[EXTRACT PROVIDED]
+++++

I did searches on that particular beach and found a bunch of water tests
done by university students but nothing more than 2 or 3 years old. They
never mention anything toxic about the water, but not lead or copper
specifically.
"Richard Reynolds" > wrote in message
news:gGLIb.35863$gN.1896@fed1read05...
> > I collected some interesting rocks and some clam shells from the beach
> > today. I boiled them three times, changing the water each time. Should
this
> > be enough to make them safe for the tank?
>
> depends where you collected them and what you are afraid of
>
> if there is a high amount of mercury or lead or copper or ...... you can
boil it a zillion
> times it wont make a diff
>
> if there isnt, then you could have just added it to the tank as long as no
dead stuff was
> left
>
> --
> Richard Reynolds
>
>
>

Richard Reynolds
January 1st 04, 10:18 PM
> I am not sure if it is a co-incidence or not but 12 hours after putting in
> two rocks one of mushrooms looks almost dead. Everything else seems fine,
> fish, corals, cleaner crew. Is there something that would be effected first
> if there is mercury, lead or copper?

+++++

[DATASET EXTRACT]
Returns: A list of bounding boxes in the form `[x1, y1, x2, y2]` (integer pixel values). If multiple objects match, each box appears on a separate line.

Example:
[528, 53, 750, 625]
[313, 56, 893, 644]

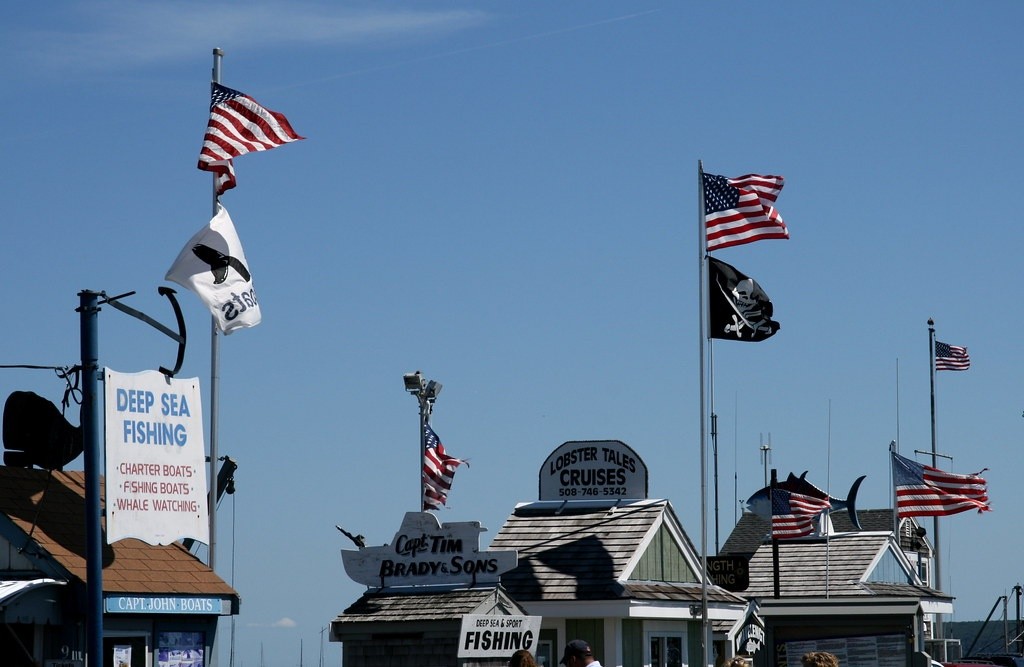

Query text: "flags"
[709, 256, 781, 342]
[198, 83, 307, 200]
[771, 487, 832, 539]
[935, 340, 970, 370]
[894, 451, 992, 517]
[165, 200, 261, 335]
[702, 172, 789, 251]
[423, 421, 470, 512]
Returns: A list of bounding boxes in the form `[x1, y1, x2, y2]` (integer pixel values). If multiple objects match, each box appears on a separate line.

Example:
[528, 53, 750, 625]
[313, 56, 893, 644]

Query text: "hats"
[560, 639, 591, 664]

+++++

[TASK INSTRUCTIONS] Carry on the newsgroup thread about adding beach rocks and clam shells to a saltwater tank, starting after its last line. The records were taken from a different source than the text.

[RESPONSE AREA]
>
> I did searches on that particular beach and found a bunch of water tests
> done by university students but nothing more than 2 or 3 years old. They
> never mention anything toxic about the water, but not lead or copper
> specifically.

treat it just like uncured LR test ammonia/nitrite/nitrate

boiling alone will kill things but not remove a significant amount of dead stuff.

after that you could test for copper. but you might just wanna wait anything out. I know
where I live there is a bay you dont wanna have anything from there come within 50ft of
your tank but not too far from the bay is ok.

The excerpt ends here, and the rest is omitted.